§ **Try it**
Apart from the pictures, output all of the records exactly.
** Opening Extracted data block **
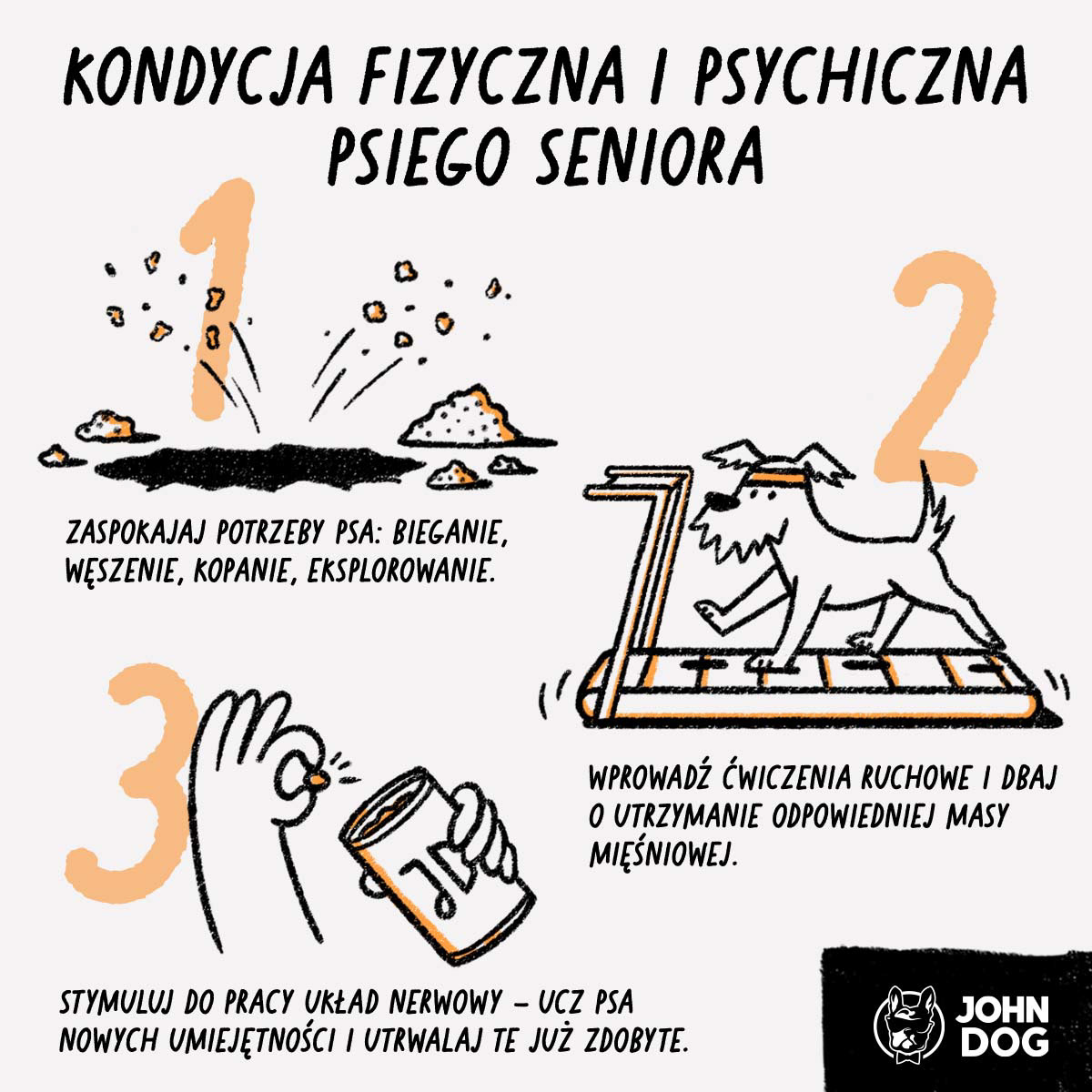 KONDYCJA FIZYCZNA I PSYCHICZNA PSIEGO SENIORA

1

ZASPOKAJAJ POTRZEBY PSA: BIEGANIE, WĘSZENIE, KOPANIE, EKSPLOROWANIE.

2

WPROWADŹ ĆWICZENIA RUCHOWE I DBAJ O UTRZYMANIE ODPOWIEDNIEJ MASY MIĘŚNIOWEJ.

3

STYMULUJ DO PRACY UKŁAD NERWOWY – UCZ PSA NOWYCH UMIEJĘTNOŚCI I UTRWALAJ TE JUŻ ZDOBYTE.

JOHN DOG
** Closing Extracted data block **
§ **Solution for this exercise**
 KONDYCJA FIZYCZNA I PSYCHICZNA PSIEGO SENIORA

1

ZASPOKAJAJ POTRZEBY PSA: BIEGANIE, WĘSZENIE, KOPANIE, EKSPLOROWANIE.

2

WPROWADŹ ĆWICZENIA RUCHOWE I DBAJ O UTRZYMANIE ODPOWIEDNIEJ MASY MIĘŚNIOWEJ.

3

STYMULUJ DO PRACY UKŁAD NERWOWY – UCZ PSA NOWYCH UMIEJĘTNOŚCI I UTRWALAJ TE JUŻ ZDOBYTE.

JOHN DOG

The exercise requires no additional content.